» EXTRACT PROVIDED

----

You may be required to report information relating to an interest in the Notes or Conversion Preferred Shares or an account through which the Notes or Conversion Preferred Shares are held, subject to certain exceptions (including an exception for Notes or Conversion Preferred Shares held in accounts maintained by certain U.S. financial institutions), by attaching a complete IRS Form 8938 to your tax return for each year in which you hold an interest in the Notes or Conversion Preferred Shares. You should consult your tax adviser regarding information reporting requirements relating to your ownership of the Notes or Conversion Preferred Shares.

----

» EXERCISE INSTRUCTIONS
a: Summarize the tax reporting extract in two sentences.
b: Please pick up the tax reporting extract after its last sentence and carry it on.

(Data for spatial reasoning questions)
----

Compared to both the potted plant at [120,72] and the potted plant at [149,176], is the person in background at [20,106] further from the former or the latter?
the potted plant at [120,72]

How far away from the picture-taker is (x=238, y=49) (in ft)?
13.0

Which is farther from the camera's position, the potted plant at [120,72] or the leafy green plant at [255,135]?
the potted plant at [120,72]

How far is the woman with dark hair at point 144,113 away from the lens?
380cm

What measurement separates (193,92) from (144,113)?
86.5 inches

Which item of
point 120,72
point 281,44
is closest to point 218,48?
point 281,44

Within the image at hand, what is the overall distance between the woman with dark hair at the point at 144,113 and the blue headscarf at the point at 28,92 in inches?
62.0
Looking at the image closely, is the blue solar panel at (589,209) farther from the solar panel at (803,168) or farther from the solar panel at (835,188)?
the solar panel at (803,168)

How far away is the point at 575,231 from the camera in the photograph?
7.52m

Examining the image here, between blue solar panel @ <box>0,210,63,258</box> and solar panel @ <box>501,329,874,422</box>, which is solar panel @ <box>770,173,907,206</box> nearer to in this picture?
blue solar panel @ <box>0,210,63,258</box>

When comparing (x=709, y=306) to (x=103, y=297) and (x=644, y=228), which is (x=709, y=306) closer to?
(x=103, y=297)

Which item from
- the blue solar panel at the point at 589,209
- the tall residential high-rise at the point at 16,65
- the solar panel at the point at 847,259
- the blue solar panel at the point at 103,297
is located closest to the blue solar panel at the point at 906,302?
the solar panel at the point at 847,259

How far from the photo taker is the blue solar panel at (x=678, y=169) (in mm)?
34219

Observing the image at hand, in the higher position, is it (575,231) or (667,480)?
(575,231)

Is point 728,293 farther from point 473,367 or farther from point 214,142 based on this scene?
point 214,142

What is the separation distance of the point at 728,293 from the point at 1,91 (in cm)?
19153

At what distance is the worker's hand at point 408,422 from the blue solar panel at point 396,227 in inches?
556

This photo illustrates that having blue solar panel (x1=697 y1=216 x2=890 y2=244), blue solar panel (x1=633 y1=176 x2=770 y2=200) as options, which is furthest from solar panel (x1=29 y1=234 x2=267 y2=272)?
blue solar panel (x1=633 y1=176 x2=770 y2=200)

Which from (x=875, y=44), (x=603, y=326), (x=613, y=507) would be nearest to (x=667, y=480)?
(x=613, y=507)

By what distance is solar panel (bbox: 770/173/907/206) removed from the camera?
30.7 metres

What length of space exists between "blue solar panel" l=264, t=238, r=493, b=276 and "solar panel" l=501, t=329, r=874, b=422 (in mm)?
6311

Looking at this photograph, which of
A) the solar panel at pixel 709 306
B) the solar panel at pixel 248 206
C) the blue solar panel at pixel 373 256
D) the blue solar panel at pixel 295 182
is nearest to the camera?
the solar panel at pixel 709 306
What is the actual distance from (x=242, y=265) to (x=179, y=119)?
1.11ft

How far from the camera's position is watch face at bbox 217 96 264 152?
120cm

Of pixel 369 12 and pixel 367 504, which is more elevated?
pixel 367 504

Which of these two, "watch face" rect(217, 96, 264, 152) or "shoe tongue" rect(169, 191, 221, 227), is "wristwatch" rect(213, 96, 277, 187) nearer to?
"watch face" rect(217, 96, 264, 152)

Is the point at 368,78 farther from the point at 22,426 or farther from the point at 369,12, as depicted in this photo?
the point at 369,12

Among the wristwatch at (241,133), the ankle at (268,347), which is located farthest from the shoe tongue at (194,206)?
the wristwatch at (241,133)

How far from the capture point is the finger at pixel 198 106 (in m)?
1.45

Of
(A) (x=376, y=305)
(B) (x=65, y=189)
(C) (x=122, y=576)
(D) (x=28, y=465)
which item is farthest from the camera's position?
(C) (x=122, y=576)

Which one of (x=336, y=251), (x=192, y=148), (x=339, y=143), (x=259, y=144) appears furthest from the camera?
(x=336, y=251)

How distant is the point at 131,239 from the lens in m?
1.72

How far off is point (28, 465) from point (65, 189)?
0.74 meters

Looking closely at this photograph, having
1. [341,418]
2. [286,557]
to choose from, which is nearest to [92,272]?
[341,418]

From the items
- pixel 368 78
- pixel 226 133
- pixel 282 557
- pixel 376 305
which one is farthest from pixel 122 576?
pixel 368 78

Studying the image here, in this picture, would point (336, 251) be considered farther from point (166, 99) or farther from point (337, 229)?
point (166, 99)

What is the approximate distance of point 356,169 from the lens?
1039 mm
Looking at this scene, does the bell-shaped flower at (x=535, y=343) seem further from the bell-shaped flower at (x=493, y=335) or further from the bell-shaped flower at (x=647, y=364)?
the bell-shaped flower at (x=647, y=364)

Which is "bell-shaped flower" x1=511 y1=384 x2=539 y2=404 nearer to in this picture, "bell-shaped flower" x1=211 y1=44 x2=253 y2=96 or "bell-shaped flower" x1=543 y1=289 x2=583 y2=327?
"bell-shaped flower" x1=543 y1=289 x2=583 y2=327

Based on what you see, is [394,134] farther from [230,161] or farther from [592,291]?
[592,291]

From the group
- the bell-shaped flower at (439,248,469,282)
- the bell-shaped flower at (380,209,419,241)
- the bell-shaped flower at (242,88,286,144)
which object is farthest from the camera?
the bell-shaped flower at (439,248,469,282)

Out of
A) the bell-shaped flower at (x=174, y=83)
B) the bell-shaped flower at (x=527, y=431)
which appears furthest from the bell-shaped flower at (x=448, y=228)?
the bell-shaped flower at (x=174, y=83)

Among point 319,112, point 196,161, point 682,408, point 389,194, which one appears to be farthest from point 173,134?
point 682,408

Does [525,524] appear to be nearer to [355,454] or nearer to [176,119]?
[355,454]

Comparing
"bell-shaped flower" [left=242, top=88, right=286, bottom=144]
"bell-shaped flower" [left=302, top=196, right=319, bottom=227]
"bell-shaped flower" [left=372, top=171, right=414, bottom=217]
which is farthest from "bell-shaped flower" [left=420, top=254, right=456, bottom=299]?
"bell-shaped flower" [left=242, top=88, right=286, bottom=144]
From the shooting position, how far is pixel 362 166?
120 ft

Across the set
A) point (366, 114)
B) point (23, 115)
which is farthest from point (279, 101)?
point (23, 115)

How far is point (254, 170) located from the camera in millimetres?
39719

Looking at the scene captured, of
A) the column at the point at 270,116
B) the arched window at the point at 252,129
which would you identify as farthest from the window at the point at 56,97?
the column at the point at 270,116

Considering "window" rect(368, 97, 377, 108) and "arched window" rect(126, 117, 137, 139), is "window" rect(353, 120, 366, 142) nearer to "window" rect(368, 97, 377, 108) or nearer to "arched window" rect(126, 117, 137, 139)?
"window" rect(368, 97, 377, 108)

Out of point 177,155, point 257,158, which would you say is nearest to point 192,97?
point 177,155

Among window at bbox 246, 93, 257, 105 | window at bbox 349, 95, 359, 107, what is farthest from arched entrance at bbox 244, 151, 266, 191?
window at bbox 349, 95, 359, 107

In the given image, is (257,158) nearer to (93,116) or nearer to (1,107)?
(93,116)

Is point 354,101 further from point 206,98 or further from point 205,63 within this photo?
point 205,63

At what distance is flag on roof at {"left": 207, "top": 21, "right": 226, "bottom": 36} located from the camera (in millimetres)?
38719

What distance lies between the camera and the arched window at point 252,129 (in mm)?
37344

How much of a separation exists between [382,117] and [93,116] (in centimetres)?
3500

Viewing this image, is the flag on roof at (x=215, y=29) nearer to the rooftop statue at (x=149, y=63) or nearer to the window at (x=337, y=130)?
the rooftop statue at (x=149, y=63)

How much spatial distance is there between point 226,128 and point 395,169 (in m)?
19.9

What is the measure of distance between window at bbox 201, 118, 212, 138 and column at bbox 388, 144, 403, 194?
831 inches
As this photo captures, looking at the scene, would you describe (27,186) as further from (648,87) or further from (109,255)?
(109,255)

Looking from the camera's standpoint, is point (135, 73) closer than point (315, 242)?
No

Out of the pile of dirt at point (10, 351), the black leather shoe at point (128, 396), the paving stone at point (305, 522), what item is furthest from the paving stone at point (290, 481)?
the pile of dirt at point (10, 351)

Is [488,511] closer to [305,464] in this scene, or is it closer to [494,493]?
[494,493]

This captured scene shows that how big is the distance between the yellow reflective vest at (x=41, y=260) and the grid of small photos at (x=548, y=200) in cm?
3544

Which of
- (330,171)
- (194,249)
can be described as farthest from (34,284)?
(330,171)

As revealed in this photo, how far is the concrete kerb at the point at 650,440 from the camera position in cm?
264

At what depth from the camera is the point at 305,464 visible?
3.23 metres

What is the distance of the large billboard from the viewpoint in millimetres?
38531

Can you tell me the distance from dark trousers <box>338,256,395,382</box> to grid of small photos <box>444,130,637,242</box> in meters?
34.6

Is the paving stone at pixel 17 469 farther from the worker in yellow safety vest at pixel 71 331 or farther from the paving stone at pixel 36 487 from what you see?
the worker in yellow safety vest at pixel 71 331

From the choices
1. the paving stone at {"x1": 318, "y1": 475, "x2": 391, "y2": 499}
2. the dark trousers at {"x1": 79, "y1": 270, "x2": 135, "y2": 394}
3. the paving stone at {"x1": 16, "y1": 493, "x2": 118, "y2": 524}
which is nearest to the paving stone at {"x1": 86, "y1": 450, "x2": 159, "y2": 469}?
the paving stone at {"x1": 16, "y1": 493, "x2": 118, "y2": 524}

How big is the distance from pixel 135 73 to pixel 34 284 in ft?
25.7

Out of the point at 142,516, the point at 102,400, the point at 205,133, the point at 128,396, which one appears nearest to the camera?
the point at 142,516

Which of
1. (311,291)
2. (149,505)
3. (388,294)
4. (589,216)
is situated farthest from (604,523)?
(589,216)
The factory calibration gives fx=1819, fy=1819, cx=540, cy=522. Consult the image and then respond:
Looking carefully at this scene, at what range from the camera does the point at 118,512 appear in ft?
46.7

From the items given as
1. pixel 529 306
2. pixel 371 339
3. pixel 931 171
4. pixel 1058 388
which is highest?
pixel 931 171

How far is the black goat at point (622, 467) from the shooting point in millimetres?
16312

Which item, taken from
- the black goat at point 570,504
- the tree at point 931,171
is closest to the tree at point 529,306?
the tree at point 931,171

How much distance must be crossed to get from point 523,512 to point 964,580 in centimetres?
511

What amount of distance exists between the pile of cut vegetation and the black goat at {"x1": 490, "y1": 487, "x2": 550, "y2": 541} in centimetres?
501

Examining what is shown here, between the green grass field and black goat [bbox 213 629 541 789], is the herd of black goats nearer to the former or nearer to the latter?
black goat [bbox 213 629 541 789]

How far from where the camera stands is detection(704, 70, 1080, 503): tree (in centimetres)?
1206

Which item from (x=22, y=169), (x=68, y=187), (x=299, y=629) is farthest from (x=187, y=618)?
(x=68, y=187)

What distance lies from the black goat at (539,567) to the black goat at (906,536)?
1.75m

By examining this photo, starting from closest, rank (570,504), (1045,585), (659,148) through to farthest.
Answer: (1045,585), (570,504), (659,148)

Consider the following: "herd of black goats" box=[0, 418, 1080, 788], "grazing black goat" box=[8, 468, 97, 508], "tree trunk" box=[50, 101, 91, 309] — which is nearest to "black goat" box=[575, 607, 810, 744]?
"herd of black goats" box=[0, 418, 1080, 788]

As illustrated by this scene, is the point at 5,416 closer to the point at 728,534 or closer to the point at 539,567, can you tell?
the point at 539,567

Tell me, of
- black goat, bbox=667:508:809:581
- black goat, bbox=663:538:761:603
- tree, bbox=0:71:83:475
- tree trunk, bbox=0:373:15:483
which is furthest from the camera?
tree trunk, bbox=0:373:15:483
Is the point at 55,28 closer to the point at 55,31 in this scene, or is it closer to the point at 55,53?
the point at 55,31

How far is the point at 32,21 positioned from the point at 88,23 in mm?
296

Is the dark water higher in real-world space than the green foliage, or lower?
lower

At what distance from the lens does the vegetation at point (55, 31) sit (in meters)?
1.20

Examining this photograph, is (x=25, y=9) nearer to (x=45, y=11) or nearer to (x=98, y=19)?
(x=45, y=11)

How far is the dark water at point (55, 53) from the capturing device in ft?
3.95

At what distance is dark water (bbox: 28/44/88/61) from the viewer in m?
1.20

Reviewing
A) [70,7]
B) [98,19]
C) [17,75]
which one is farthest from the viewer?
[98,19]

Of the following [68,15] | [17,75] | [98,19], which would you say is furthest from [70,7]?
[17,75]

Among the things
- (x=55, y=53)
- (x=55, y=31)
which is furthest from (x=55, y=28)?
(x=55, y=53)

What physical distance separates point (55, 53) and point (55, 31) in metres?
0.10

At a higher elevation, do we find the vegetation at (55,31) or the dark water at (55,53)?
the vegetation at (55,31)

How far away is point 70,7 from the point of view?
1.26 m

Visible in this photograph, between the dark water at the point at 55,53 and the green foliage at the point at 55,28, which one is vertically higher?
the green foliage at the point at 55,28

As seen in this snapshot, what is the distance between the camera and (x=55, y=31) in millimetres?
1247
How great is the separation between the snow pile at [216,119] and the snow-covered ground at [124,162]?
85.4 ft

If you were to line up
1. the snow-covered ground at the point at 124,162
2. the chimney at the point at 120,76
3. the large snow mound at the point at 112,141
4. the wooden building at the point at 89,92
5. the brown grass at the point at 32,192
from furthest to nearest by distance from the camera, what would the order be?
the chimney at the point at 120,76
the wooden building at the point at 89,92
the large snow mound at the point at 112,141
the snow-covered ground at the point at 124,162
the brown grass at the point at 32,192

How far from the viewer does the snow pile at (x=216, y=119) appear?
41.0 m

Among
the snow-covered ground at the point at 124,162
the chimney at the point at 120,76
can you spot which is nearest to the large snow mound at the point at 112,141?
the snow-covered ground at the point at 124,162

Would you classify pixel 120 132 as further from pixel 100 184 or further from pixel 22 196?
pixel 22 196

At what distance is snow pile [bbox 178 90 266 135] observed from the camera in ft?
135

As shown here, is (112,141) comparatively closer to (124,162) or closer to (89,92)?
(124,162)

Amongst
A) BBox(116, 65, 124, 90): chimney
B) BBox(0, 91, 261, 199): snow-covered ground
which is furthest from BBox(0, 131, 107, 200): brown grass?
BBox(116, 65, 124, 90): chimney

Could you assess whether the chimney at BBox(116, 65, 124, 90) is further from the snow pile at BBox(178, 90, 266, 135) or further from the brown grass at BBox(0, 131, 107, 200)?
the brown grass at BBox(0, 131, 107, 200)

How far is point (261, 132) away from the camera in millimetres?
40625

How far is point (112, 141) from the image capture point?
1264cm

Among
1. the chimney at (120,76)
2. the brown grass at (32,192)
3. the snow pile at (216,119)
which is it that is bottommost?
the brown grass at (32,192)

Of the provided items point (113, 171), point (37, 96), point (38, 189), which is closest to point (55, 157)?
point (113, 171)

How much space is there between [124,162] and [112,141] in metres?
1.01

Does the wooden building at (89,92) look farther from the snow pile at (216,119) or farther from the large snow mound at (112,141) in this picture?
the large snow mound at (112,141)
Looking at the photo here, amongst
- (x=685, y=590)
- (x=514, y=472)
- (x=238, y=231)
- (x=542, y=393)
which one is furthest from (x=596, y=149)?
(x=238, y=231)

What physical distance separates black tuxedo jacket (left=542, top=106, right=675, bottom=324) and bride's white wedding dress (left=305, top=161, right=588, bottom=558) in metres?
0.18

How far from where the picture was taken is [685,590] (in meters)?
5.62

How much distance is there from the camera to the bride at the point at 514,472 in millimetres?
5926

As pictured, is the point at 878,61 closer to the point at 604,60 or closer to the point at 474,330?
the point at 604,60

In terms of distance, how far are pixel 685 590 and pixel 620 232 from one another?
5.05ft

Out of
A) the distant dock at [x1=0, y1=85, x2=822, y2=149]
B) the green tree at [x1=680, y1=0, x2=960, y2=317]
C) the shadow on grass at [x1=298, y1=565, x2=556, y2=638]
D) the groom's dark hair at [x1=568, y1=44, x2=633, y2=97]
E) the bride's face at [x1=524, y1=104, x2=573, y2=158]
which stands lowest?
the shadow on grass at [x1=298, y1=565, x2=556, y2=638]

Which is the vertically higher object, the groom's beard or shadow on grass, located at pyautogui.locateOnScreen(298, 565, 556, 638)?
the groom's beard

----

» ANSWERS IN ORDER
a: Holders may have to report information about an interest in the Notes or Conversion Preferred Shares, or an account holding them, by attaching a complete IRS Form 8938 to their tax return for each year they hold an interest, subject to certain exceptions such as accounts maintained by certain U.S. financial institutions. Holders should consult their tax adviser about information reporting requirements tied to owning the Notes or Conversion Preferred Shares.

b:
PLAN OF DISTRIBUTION

Emera may sell Notes to or through underwriters purchasing as principal and may also sell Notes to one or more purchasers directly or through agents. Any underwriting syndicate in respect of an offering of Notes will be led by J.P. Morgan Securities LLC. Notes may be sold from time to time in one or more transactions at a fixed price or prices. If, in connection with the offering of Notes at a fixed price or prices, the underwriters have made a bona fide effort to sell all of the Notes at the initial offering price fixed in the applicable Prospectus Supplement, the public offering price may be decreased and thereafter further changed, from time to time, to an amount not greater than the initial public offering price fixed in the Prospectus Supplement in which case the compensation realized by the underwriters will be decreased by the amount that the aggregate price paid by purchasers for the Notes is less than the gross proceeds paid by the underwriters to Emera.

Any additional underwriter or agent engaged in connection with the offering and sale of a particular series or issue of Notes will be identified in a Prospectus Supplement along with the terms of the offering, including the public offering price, the proceeds to Emera and any fees, discounts or other compensation payable to the underwriters or agents.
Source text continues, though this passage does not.